Fine‐tuned regulation of the K+/H+ antiporter KEA3 is required to optimize photosynthesis during induction

Summary KEA3 is a thylakoid membrane localized K+/H+ antiporter that regulates photosynthesis by modulating two components of proton motive force (pmf), the proton gradient (∆pH) and the electric potential (∆ψ). We identified a mutant allele of KEA3, disturbed proton gradient regulation (dpgr) based on its reduced non‐photochemical quenching (NPQ) in artificial (CO2‐free with low O2) air. This phenotype was enhanced in the mutant backgrounds of PSI cyclic electron transport (pgr5 and crr2‐1). In ambient air, reduced NPQ was observed during induction of photosynthesis in dpgr, the phenotype that was enhanced after overnight dark adaptation. In contrast, the knockout allele of kea3‐1 exhibited a high‐NPQ phenotype during steady state in ambient air.
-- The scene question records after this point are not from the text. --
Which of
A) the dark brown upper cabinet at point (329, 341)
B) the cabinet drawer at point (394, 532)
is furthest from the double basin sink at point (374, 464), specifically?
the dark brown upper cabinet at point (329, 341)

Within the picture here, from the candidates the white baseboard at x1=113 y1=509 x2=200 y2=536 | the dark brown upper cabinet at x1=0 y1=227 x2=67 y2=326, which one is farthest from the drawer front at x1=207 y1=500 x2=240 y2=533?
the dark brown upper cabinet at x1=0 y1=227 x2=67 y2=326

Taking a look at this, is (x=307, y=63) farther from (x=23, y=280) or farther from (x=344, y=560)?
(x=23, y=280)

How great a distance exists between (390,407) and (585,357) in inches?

Consistent with this kea3‐1 phenotype in ambient air, the membrane topology of KEA3 indicated a proton efflux from the thylakoid lumen to the stroma. The dpgr heterozygotes showed a semidominant and dominant phenotype in artificial and ambient air, respectively. In dpgr, the protein level of KEA3 was unaffected but the downregulation of its activity was probably disturbed. Our findings suggest that fine regulation of KEA3 activity is necessary for optimizing photosynthesis. Significance Statement A thylakoid membrane‐localized K+/H+ antiporter (KEA3) regulates photosynthesis by modulating the proton gradient (∆pH) and the electric potential (∆ψ). Here, by characterizing a point mutant allele of KEA3 and a knockout allele, we suggest that fine regulation of KEA3 activity is necessary for optimizing photosynthesis in fluctuating light conditions.